The coagulation cascade of secondary hemostasis has two pathways which lead to fibrin formation. These are the contact activation pathway (formerly known as the intrinsic pathway), and the tissue factor pathway (formerly known as the extrinsic pathway). It was previously thought that the coagulation cascade consisted of two pathways of equal importance joined to a common pathway. It is now known that the primary pathway for the initiation of blood coagulation is the tissue factor pathway. The pathways are a series of reactions, in which a zymogen (inactive enzyme precursor) of a serine protease and its glycoprotein co-factor are activated to become active components that then catalyze the next reaction in the cascade, ultimately resulting in cross-linked fibrin.
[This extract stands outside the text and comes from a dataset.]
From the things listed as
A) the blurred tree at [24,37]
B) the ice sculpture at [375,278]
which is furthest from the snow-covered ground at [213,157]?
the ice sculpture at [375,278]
Coagulation factors are generally indicated by Roman numerals, with a lowercase a appended to indicate an active form.
The coagulation factors are generally serine proteases (enzymes). There are some exceptions. For example, FVIII and FV are glycoproteins, and Factor XIII is a transglutaminase. Serine proteases act by cleaving other proteins at specific sites. The coagulation factors circulate as inactive zymogens. The coagulation cascade is classically divided into three pathways. The tissue factor and contact activation pathways both activate the "final common pathway" of factor X, thrombin and fibrin.
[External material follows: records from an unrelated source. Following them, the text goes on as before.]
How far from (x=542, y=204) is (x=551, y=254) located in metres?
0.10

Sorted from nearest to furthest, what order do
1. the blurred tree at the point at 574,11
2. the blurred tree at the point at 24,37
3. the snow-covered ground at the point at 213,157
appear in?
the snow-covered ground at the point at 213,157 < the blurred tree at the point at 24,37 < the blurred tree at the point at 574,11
The main role of the tissue factor pathway is to generate a "thrombin burst," a process by which thrombin, the most important constituent of the coagulation cascade in terms of its feedback activation roles, is released instantaneously. FVIIa circulates in a higher amount than any other activated coagulation factor.
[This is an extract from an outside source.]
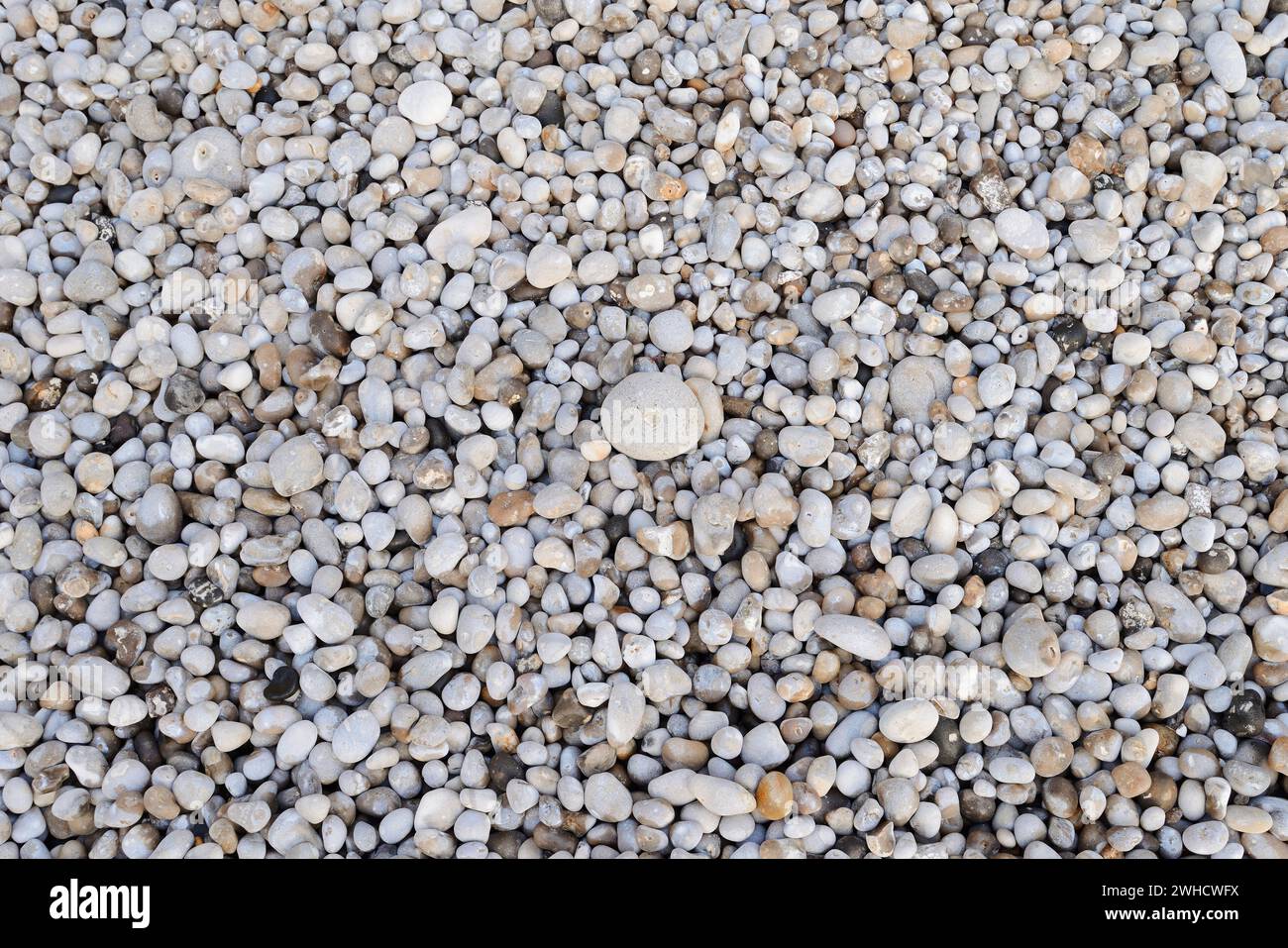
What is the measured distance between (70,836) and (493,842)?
596 millimetres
The contact activation pathway begins with formation of the primary complex on collagen by high-molecular-weight kininogen (HMWK), prekallikrein, and FXII (Hageman factor). Prekallikrein is converted to kallikrein and FXII becomes FXIIa. FXIIa converts FXI into FXIa. Factor XIa activates FIX, which with its co-factor FVIIIa form the tenase complex, which activates FX to FXa. The minor role that the contact activation pathway has in initiating clot formation can be illustrated by the fact that patients with severe deficiencies of FXII, HMWK, and prekallikrein do not have a bleeding disorder. Instead, contact activation system seems to be more involved in inflammation. Patients without FXII (Hageman factor) suffer from constant infections.[citation needed]
Thrombin has a large array of functions. Its primary role is the conversion of fibrinogen to fibrin, the building block of a hemostatic plug. In addition, it activates Factors VIII and V and their inhibitor protein C (in the presence of thrombomodulin), and it activates Factor XIII, which forms covalent bonds that crosslink the fibrin polymers that form from activated monomers.
Following activation by the contact factor or tissue factor pathways, the coagulation cascade is maintained in a prothrombotic state by the continued activation of FVIII and FIX to form the tenase complex, until it is down-regulated by the anticoagulant pathways.